# Bull Shark Fishing



## PeregianAnglers (Oct 12, 2008)

Good Afternoon everyone, hope you've been catching something.

Recently i have been hearing a lot about the bullsharks inhabiting all the local rivers canals ie Gold Coast Canals, Maroochy River etc etc.

I have been thinking about this and possibly considering trying to boat one of these beasts. Is this a little too loose, am I playing with fire here?

Anyways, if anyone thinks this is a feasible idea, do you have any suggestions, tips or experiences to pass on. I would be looking to fish around mooloolaba, maroochy or I have heard around Pelican waters.

I hear these are good for a solid fight.

Cheers.


----------



## Feral (Oct 18, 2008)

The smaller ones in the rivers shouldn't be a problem. I'd have a Donger on board to use before I'd consider pulling it aboard, not a lot of room on a yak to dodge those teeth! Bigger ones might be a little iffy bringing along side if you have not tuckered it out completely!


----------



## GoneFishn (May 17, 2007)

From the way a Gummy shark carries on taking on a Bull shark any bigger than a 1.5mt is going to be a handful. They tend to go mental when they see the boat/kayak. In saying that is anyone out there keen to hunt down a big Bronzy :twisted: :lol:


----------



## grinner (May 15, 2008)

have caught a few bulls in logan, albert and even out around macleay and myora, usually whilst fishing for other things. number one they"ll take anything, number two burley up, number three fish late afternnon , the ones i caught were only about a metre long and i just lifted them by the trace into the boat. they do go a bit nuts but so do most fish. one grabbed my fuel line which was a worry. seem to have a very strong torso and squirm a lot so difficult to control. would suggest you take a gaff and use that if you want to take him home . theres something evil about sharks (those beady little eyes) personally i couldnt get em back in the water quick enough.

cheers pete


----------



## YakCult (Nov 4, 2008)

Feral said:


> I'd have a Donger on board to use before I'd consider pulling it aboard, not a lot of room on a yak to dodge those teeth! Bigger ones might be a little iffy bringing along side if you have not tuckered it out completely!


I think I'd have to agree totally with these coments!!!

But I think it would be quite possible to do!
Start smaller and work your way up.
A friend of ours lives on one of the Paridise Point canals - there is NO LACK of these small sharks in these waterways.
Good fishing!!!


----------



## Southerly (Apr 20, 2007)

I used to fish for small bronzies and hammers in close to the beaches. Smelly baits such as off yakkas or herring were better than fresh and kept the other things like snapper etc away. Did not need wire with a 40-80lb mono trace, anything that bites through the trace proably deserves to stay in the water anyway. Enjoy.

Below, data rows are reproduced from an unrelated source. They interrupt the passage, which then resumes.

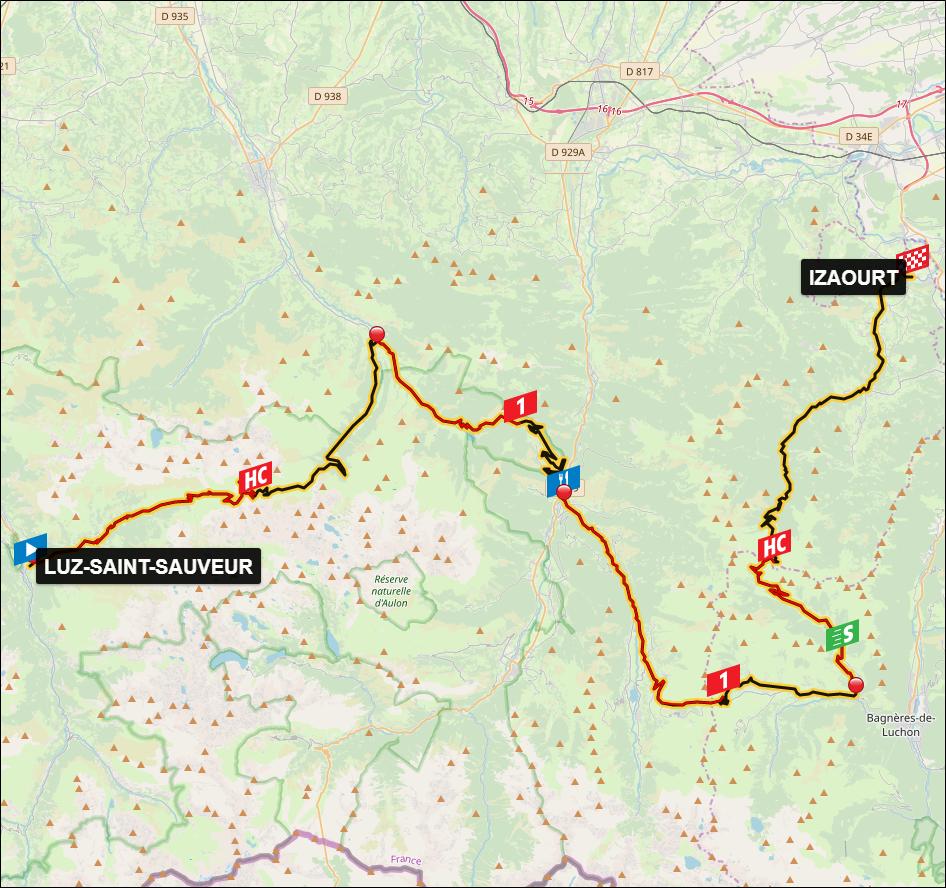 Tracez le Tour de France 2021 191001093310944920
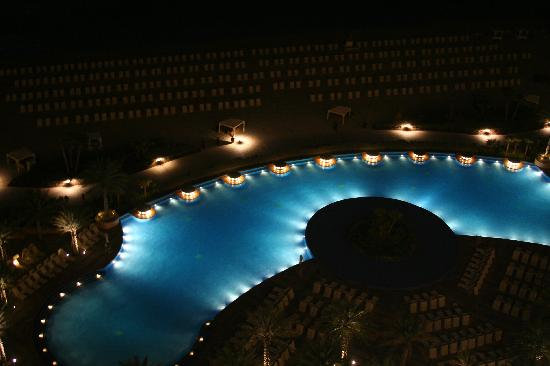 Swimming Pool View From Our Balcony Picture Of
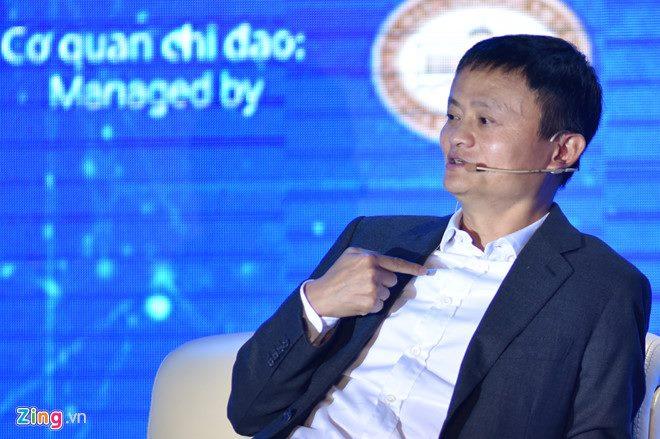 Ty phu Jack Ma: 'Neu phai di tu vi thanh toan dien tu, toi se di dau tien' hinh anh 3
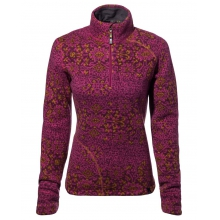 Women's Namla Zip Tee by Sherpa Adventure Gear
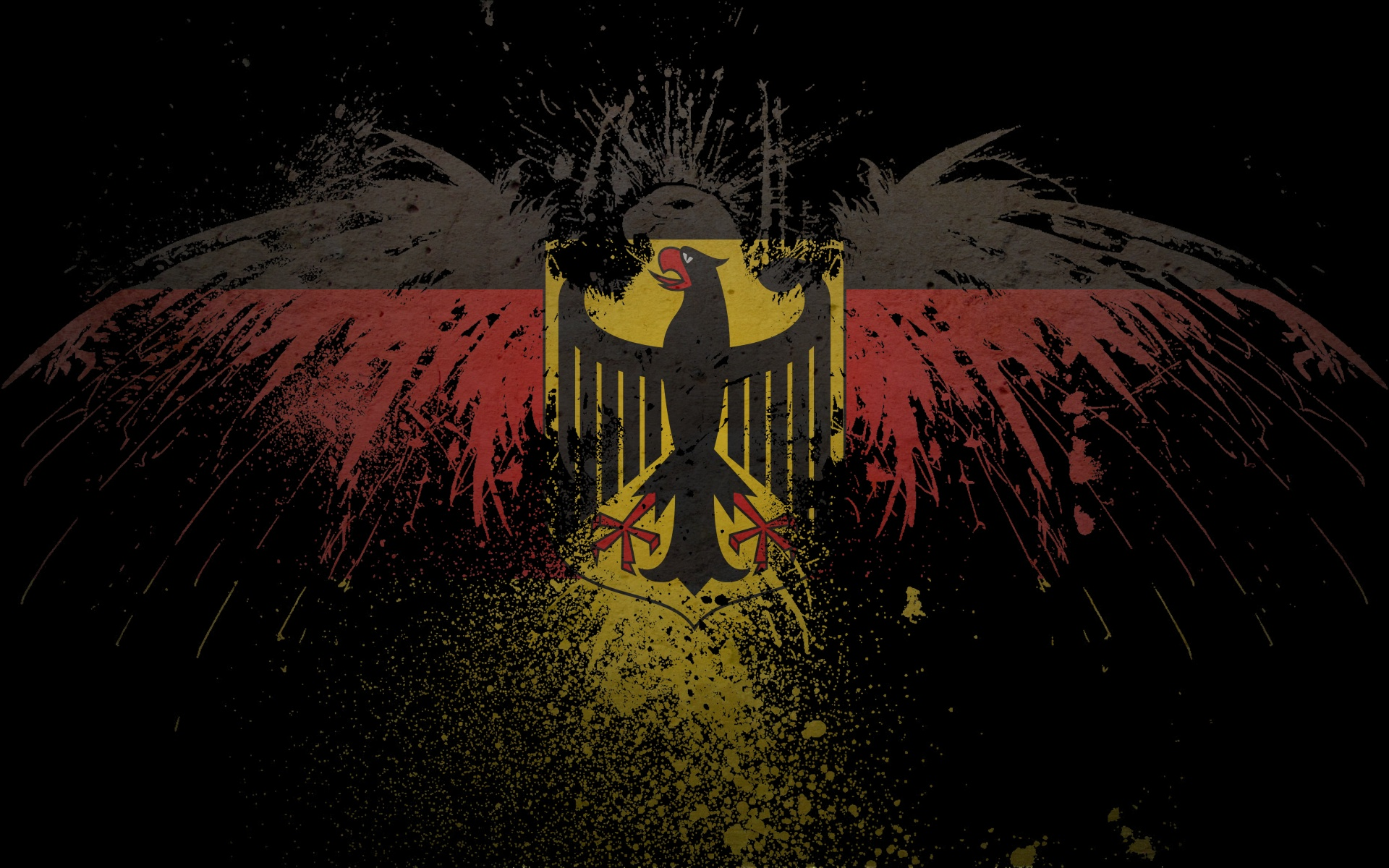 Quality Cool Cool Germany Wallpapers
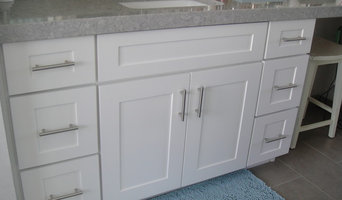 Bathroom Vanities Honolulu best kitchen and bath designers in honolulu, hi | houzz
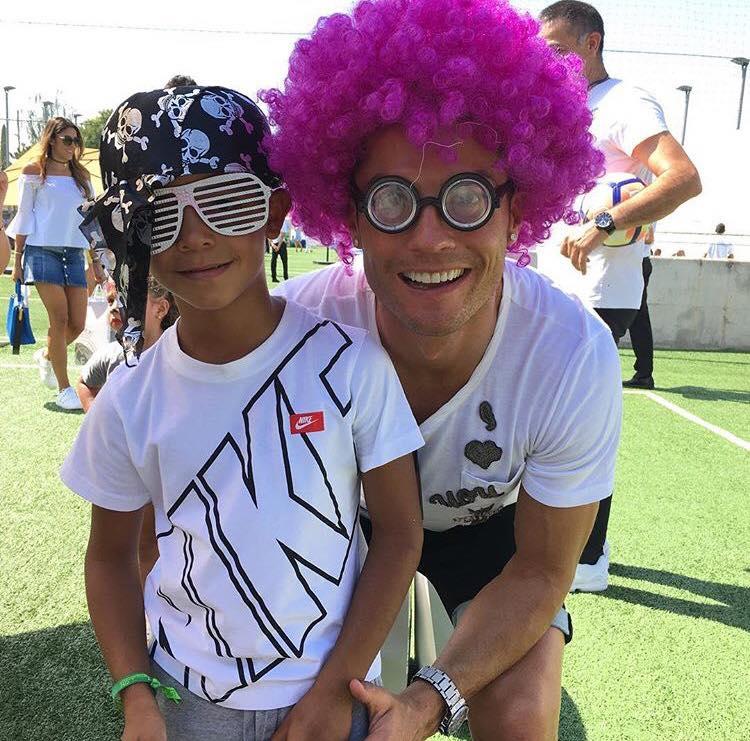 عکس رونالدو و پسرش جونیور + ناگفته های زندگی شخصی Ronaldo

Oh, those teeth are mega sharp so dress and act accordingly, I have seen boaties climb over the windscreen onto the bow to get away from a bitie they have just hauled into the boat. The only option in a yak is to jump over board, and that is problematic.

David


----------



## PeregianAnglers (Oct 12, 2008)

I am heading out tonight, so hopefully hook up with something - hopefully not too big, and can report tomorrow with one hell of a story


----------



## JT (May 25, 2006)

kraley said:


> PeregianAnglers said:
> 
> 
> > Is this a little too loose, am I playing with fire here?
> ...


I was reading the other day that your average bull shark has more testosterone pumping through it's system than 2 male bull elephants in heat combined. Very aggressive fish and I for one will be with Kraley standing on the banks of the river cheering you on as you try and pull it in to the yak.

Good luck :shock:

JT


----------



## bazzoo (Oct 17, 2006)

I dont really think for one minute you will have trouble getting a big bull shark in the kayak , as i'm pretty sure when he realises your the source of his discomfort and the kayak is only soo big , i think he may want to join you while hes still fresh and ready to eat , do yourself a favour and fish for something else :? :?


----------



## scleburne (Aug 10, 2008)

I'll be looking forward to your report tomorrow! (Make sure to tell your mates to write up a report for us if you don't make it home ;-) nah just joking, complete faith!)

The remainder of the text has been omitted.